Les Canadiens ont dépensé une somme colossale d’argent pour des rénovations alors qu’ils étaient coincés à la maison. Les dépenses de rénovation ont atteint 76 milliards de dollars annualisés au premier trimestre de l’année en cours. Le montant habituel dépensé est historiquement autour de 60 milliards de dollars, selon la banque. C’est 25% plus élevé que le volume typique en dollars. C’est ainsi, le niveau le plus élevé jamais enregistré. Si ce chiffre semble faramineux, ce n’est pas juste qu’une impression, car ce montant est plus grand que le PIB du Luxembourg.

Les dépenses de rénovation résidentielle ont augmenté beaucoup plus rapidement que dans l’économie en général.
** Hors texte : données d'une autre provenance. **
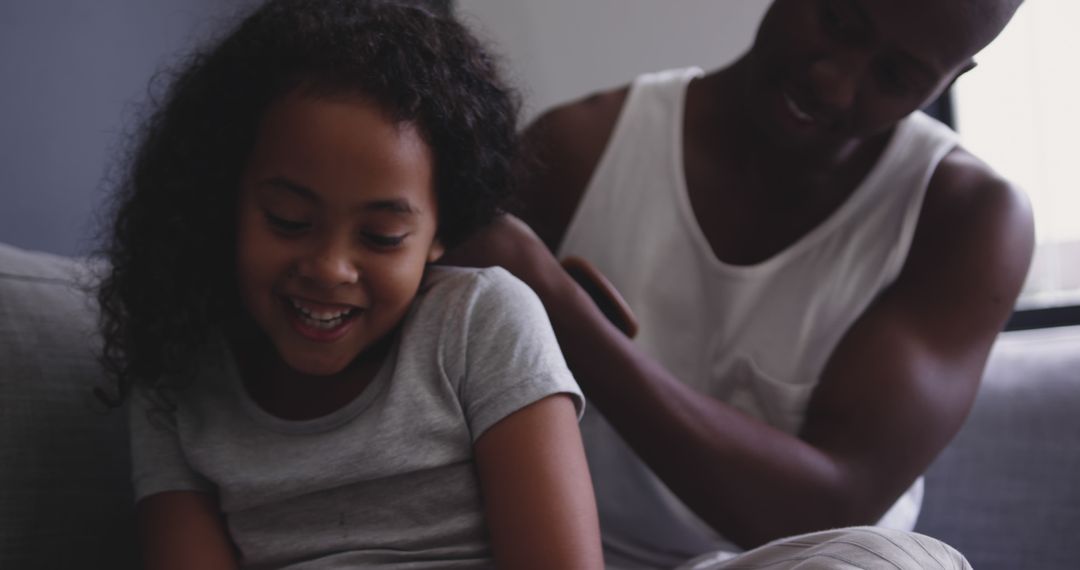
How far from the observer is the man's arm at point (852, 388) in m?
1.04

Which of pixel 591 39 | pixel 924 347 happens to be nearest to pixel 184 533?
pixel 924 347

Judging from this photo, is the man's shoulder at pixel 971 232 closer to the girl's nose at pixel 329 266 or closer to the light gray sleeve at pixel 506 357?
the light gray sleeve at pixel 506 357

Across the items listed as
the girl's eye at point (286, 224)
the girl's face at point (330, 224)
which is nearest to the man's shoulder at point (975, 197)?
the girl's face at point (330, 224)

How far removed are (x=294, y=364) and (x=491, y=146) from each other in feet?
0.88

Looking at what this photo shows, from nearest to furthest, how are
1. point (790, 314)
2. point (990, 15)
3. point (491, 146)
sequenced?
point (491, 146)
point (990, 15)
point (790, 314)

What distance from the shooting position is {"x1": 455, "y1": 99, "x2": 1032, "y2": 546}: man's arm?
A: 3.40ft

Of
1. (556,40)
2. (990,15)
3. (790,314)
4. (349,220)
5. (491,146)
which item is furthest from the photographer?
(556,40)

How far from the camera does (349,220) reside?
83cm

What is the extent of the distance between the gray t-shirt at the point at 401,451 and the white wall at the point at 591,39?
119cm

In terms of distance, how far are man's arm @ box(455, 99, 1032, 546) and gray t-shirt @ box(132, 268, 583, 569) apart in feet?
0.44

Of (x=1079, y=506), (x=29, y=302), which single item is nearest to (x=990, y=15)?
(x=1079, y=506)

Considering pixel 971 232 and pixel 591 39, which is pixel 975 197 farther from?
pixel 591 39

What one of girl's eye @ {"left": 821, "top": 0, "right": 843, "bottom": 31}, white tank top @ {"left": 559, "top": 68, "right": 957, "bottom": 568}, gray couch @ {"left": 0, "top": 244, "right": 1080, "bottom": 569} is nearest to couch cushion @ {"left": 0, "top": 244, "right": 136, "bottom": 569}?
gray couch @ {"left": 0, "top": 244, "right": 1080, "bottom": 569}

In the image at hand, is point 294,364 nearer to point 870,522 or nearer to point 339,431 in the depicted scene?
point 339,431
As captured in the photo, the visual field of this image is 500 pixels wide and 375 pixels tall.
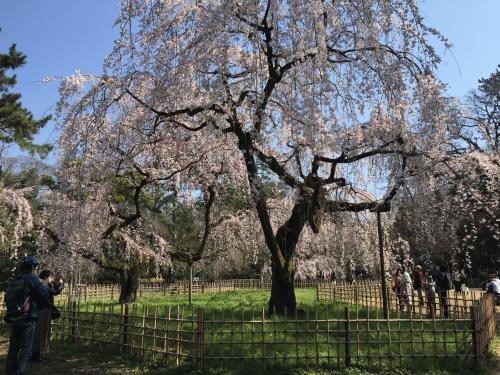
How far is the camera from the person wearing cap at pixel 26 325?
5.39 m

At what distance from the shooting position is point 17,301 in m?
5.43

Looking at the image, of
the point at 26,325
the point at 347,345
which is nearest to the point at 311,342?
the point at 347,345

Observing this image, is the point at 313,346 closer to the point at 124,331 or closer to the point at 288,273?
the point at 288,273

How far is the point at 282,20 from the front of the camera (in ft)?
22.0

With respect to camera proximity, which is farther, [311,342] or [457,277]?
[457,277]

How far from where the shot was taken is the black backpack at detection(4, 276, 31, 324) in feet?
17.6

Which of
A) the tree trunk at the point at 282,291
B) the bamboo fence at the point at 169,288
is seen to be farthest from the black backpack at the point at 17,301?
the bamboo fence at the point at 169,288

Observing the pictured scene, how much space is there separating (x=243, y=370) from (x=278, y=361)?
53cm

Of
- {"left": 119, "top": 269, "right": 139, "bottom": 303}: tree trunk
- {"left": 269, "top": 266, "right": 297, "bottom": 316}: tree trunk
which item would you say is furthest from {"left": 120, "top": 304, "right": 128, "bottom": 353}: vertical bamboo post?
{"left": 119, "top": 269, "right": 139, "bottom": 303}: tree trunk

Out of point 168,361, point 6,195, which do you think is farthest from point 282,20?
point 6,195

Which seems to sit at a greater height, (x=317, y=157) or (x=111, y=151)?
(x=111, y=151)

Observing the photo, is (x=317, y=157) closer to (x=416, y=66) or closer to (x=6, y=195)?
(x=416, y=66)

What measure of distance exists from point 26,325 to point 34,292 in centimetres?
41

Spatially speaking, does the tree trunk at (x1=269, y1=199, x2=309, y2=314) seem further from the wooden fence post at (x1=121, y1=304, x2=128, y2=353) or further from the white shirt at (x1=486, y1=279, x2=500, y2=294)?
the white shirt at (x1=486, y1=279, x2=500, y2=294)
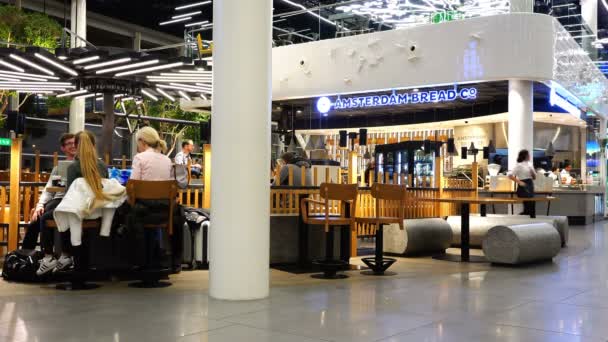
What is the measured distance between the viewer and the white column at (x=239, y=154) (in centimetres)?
487

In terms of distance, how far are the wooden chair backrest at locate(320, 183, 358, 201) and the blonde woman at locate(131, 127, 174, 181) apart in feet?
5.12

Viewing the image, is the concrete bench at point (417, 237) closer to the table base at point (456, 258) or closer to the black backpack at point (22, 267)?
the table base at point (456, 258)

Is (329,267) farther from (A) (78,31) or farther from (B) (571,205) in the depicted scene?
(A) (78,31)

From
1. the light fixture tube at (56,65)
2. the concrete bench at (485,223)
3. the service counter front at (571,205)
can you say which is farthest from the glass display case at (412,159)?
the light fixture tube at (56,65)

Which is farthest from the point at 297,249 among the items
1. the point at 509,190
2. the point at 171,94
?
the point at 171,94

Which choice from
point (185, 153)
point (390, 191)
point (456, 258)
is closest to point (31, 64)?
point (185, 153)

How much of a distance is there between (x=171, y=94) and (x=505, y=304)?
13232mm

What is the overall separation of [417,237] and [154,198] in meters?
4.28

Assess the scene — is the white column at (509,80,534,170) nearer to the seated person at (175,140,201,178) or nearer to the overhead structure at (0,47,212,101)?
the overhead structure at (0,47,212,101)

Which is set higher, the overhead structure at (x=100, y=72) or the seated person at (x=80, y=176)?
the overhead structure at (x=100, y=72)

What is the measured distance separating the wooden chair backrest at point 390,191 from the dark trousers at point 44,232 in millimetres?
3279

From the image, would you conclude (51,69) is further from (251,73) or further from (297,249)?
(251,73)

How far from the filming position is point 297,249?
7348 millimetres

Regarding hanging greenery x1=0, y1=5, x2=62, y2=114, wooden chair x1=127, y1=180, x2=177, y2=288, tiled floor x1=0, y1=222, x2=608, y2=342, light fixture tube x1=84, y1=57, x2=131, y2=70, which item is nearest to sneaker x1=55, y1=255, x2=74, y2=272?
tiled floor x1=0, y1=222, x2=608, y2=342
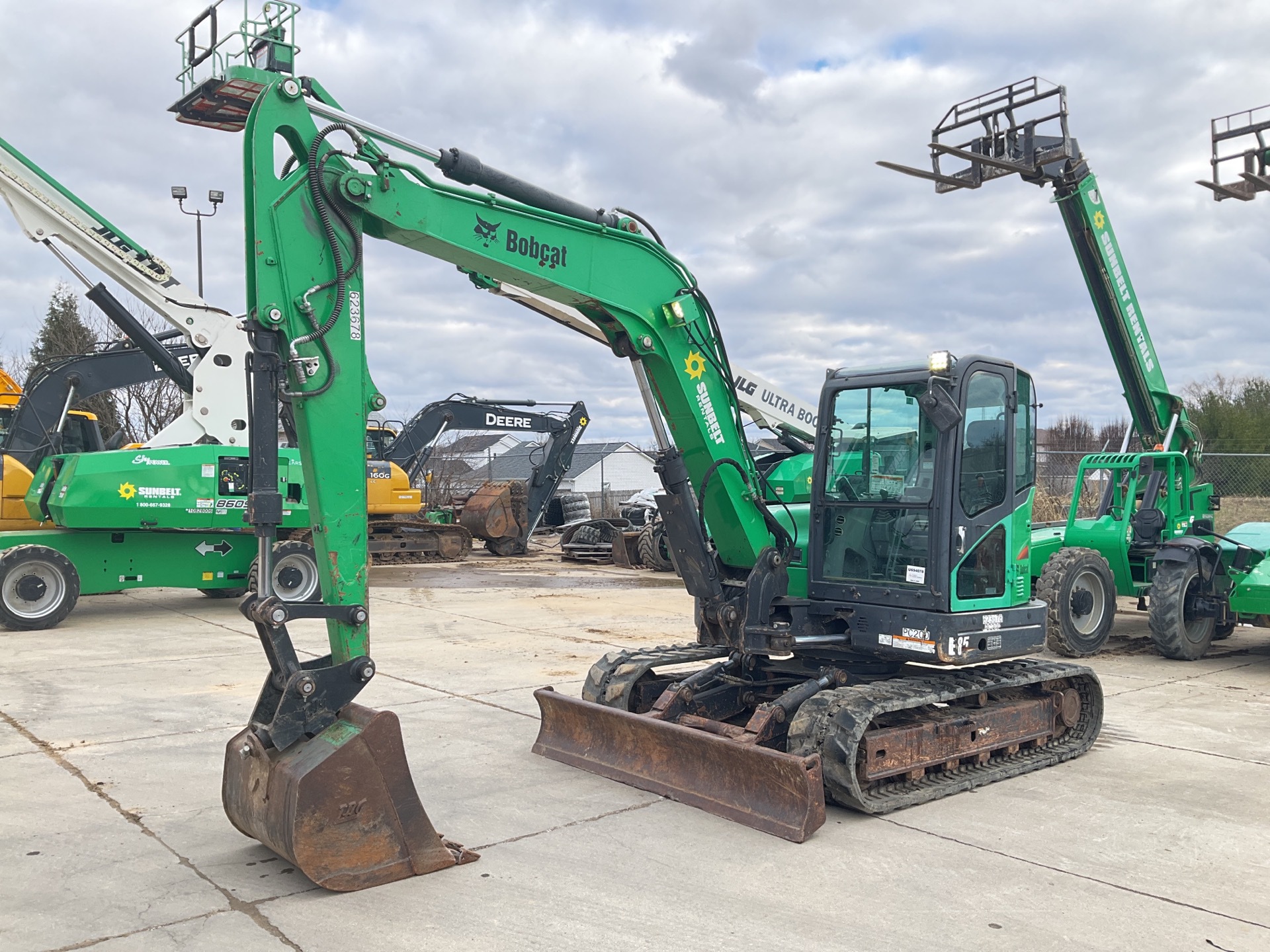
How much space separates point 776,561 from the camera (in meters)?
6.73

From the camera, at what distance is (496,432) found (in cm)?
2467

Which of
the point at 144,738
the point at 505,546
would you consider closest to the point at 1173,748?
the point at 144,738

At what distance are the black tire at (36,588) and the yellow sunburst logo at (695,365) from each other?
31.0 ft

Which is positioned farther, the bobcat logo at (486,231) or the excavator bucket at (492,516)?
the excavator bucket at (492,516)

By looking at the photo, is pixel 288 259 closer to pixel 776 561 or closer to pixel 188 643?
pixel 776 561

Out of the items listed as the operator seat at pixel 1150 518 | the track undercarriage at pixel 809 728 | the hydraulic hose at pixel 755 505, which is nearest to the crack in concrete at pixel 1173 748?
the track undercarriage at pixel 809 728

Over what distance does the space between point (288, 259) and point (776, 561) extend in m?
3.45

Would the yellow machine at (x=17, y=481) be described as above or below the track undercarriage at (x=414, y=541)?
above

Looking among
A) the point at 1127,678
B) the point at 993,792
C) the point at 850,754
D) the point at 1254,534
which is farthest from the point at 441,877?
the point at 1254,534

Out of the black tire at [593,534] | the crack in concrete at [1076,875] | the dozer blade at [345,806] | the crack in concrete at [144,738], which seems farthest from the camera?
the black tire at [593,534]

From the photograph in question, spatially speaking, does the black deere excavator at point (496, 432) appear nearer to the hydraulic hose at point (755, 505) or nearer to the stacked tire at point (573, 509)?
the stacked tire at point (573, 509)

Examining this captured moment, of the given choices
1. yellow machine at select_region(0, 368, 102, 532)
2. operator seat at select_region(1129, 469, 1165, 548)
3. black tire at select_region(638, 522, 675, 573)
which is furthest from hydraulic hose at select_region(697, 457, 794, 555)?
black tire at select_region(638, 522, 675, 573)

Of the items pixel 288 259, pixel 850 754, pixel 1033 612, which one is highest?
pixel 288 259

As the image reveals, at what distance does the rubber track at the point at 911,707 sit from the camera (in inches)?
222
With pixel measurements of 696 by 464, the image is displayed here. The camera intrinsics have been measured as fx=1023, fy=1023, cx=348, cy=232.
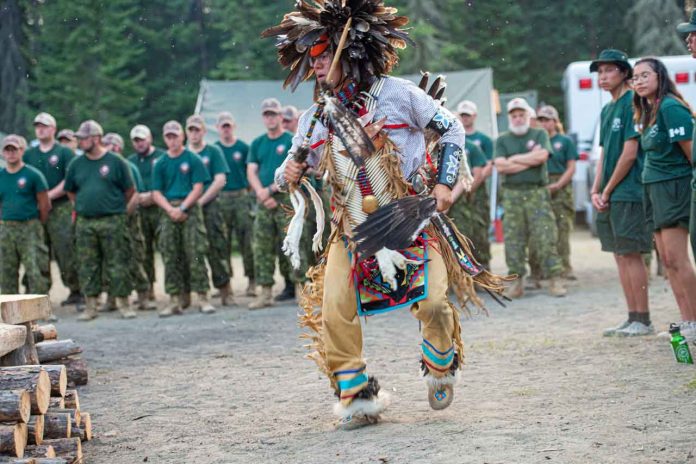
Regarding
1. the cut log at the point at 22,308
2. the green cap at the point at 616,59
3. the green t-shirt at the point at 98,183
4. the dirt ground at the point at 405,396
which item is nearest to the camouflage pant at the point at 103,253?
the green t-shirt at the point at 98,183

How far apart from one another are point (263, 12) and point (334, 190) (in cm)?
2889

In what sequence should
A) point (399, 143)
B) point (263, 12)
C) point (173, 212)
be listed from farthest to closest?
1. point (263, 12)
2. point (173, 212)
3. point (399, 143)

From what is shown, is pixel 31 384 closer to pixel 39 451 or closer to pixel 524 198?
pixel 39 451

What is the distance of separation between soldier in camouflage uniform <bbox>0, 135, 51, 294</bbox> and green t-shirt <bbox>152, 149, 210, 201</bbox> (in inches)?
52.0

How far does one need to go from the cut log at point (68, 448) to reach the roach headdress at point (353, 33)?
229 centimetres

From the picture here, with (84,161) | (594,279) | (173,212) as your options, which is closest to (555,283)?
(594,279)

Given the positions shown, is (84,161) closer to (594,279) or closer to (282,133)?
(282,133)

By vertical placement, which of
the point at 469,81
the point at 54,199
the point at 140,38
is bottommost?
the point at 54,199

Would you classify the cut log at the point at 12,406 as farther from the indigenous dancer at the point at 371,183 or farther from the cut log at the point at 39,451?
the indigenous dancer at the point at 371,183

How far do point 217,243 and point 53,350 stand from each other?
5238 mm

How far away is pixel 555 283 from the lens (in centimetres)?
1188

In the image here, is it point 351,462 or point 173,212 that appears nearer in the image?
Answer: point 351,462

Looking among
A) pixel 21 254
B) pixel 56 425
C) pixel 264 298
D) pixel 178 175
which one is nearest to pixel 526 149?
pixel 264 298

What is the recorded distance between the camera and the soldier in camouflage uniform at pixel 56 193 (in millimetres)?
12766
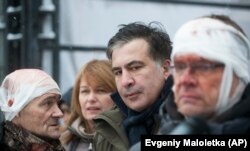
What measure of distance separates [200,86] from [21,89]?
Result: 4.92ft

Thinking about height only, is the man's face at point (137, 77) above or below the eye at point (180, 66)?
below

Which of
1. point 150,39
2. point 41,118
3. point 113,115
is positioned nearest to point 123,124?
point 113,115

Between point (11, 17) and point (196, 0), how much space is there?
141 centimetres

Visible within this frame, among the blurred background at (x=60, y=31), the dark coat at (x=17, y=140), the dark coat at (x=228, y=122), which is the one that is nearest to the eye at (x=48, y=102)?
the dark coat at (x=17, y=140)

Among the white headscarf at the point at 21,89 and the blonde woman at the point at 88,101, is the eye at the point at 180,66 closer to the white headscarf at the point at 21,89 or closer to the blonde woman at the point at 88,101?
the white headscarf at the point at 21,89

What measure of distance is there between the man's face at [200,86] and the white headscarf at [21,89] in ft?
4.64

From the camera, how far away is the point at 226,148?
2154 mm

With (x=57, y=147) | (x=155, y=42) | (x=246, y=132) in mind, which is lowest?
(x=57, y=147)

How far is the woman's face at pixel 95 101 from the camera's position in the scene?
3.72 meters

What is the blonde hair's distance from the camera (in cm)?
→ 372

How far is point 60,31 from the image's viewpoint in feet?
17.3

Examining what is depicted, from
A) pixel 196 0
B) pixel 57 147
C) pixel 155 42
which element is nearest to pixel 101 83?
pixel 57 147

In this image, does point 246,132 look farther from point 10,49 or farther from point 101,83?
point 10,49

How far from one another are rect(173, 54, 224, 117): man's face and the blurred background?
284cm
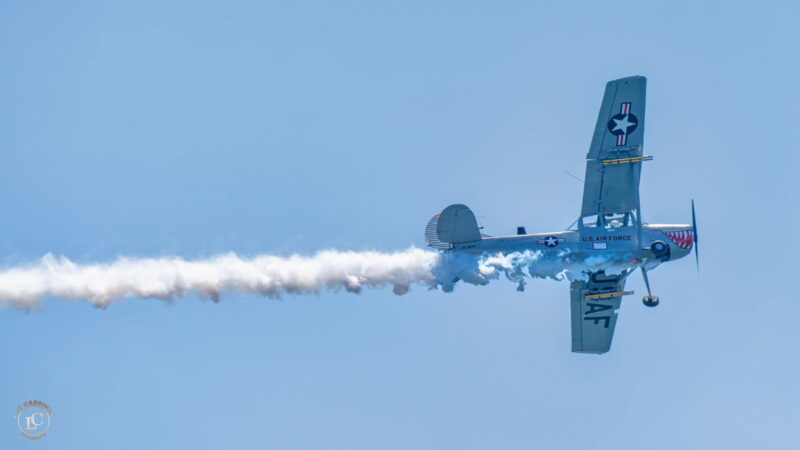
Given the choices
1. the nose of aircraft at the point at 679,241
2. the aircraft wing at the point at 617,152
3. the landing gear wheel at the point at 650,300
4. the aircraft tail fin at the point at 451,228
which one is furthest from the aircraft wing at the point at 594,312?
the aircraft tail fin at the point at 451,228

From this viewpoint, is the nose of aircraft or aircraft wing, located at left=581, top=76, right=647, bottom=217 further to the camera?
the nose of aircraft

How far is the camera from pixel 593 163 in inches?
1524

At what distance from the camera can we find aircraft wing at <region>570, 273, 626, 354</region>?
4144 cm

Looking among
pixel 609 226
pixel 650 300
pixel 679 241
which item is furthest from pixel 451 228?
pixel 679 241

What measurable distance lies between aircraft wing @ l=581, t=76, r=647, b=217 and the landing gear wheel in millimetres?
2655

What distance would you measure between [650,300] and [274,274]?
1074cm

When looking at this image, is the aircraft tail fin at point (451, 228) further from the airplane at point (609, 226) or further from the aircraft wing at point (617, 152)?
the aircraft wing at point (617, 152)

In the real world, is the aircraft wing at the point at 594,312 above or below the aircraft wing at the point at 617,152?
below

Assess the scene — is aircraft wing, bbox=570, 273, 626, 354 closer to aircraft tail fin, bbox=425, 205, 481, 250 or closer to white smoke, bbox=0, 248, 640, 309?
white smoke, bbox=0, 248, 640, 309

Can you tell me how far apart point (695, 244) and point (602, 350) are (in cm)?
491

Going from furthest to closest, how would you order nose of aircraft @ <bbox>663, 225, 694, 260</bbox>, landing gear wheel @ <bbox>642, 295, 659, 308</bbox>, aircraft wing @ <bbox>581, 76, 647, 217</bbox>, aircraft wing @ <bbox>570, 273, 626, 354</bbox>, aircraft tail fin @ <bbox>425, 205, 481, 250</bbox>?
aircraft wing @ <bbox>570, 273, 626, 354</bbox> → landing gear wheel @ <bbox>642, 295, 659, 308</bbox> → nose of aircraft @ <bbox>663, 225, 694, 260</bbox> → aircraft wing @ <bbox>581, 76, 647, 217</bbox> → aircraft tail fin @ <bbox>425, 205, 481, 250</bbox>

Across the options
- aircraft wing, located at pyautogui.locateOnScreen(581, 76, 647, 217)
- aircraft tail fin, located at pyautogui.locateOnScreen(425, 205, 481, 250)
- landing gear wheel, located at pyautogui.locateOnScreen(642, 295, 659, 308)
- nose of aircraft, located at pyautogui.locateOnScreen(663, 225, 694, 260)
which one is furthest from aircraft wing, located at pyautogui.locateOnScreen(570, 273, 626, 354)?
aircraft tail fin, located at pyautogui.locateOnScreen(425, 205, 481, 250)

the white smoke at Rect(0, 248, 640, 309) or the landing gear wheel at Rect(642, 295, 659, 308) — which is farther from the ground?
the white smoke at Rect(0, 248, 640, 309)

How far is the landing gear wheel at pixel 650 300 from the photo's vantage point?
130 ft
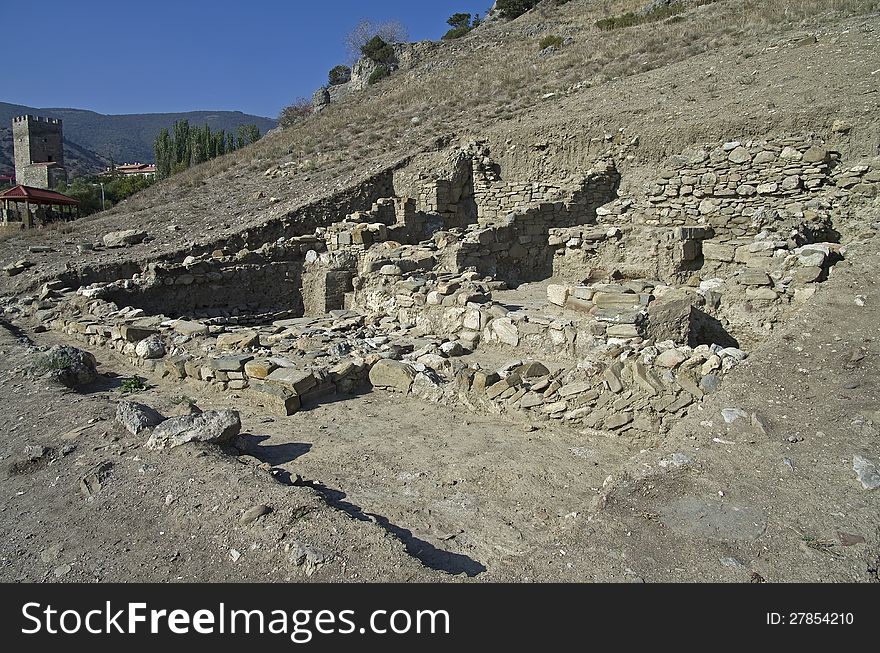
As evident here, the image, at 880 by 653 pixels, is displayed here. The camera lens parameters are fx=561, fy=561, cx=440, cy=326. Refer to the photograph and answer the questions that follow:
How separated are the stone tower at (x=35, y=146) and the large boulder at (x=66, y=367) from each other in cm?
5278

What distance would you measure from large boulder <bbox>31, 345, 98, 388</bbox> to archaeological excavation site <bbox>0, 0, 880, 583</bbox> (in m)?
0.04

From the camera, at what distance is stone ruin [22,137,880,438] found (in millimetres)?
5617

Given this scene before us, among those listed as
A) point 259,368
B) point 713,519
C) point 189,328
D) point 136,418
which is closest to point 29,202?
point 189,328

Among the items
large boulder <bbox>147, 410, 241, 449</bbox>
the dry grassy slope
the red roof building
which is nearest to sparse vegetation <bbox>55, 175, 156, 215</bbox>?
the red roof building

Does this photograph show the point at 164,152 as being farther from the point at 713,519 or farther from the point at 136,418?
the point at 713,519

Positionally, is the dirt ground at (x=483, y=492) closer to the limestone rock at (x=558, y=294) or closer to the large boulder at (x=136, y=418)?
the large boulder at (x=136, y=418)

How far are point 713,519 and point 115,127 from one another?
612 feet

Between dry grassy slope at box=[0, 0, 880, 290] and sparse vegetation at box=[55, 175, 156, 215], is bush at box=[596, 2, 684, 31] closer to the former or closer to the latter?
dry grassy slope at box=[0, 0, 880, 290]

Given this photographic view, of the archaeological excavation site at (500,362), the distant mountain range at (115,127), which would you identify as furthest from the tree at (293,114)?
the distant mountain range at (115,127)

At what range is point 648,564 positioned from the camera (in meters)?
2.74

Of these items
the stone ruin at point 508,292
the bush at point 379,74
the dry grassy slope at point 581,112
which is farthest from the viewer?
the bush at point 379,74

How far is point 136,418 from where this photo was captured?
Result: 458 cm

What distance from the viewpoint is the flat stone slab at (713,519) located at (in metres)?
2.92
Les rénovations domiciliaires représentent aujourd’hui 3% du PIB, c’est une part record. Ce segment représente environ un tiers de l’investissement résidentiel. C’est sans surprise que la catégorie plus large a poussée à un nouveau record.

Augmentation des dépenses considérées comme dues au confinement

Une combinaison de confinements pandémiques et d’exubérance du logement est à l’origine de la tendance. « Les raisons sont assez bien documentées: lorsque vous devez rester à la maison, vous voulez probablement la remettre à niveau. Lorsque vous ne pouvez pas voyager, vous avez un revenu disponible supplémentaire disponible à la consommation. Enfin, lorsque vous achetez une nouvelle maison ou un nouveau chalet comme beaucoup de Canadiens, il faut probablement quelques ajustements », a déclaré Kavcic.

La plupart des facteurs à l’origine de cette tendance sont considérés comme des boosts temporaires qui s’inverseront avec le temps. Les ventes de maisons devraient ralentir au cours des prochains mois, à mesure que la demande tirée vers l’avant rattrapera son rythme. La réouverture de l’économie entraînera également des départs plus fréquents de la maison. Après le retour au travail pour plusieurs personnes, la vaccination allant de bon train, beaucoup de personnes commenceront à réaliser qu’il y a une vie à l’extérieur de la maison. De ce fait, les personnes pourraient graduellement cesser de dépenser autant pour la réfection de leur maison.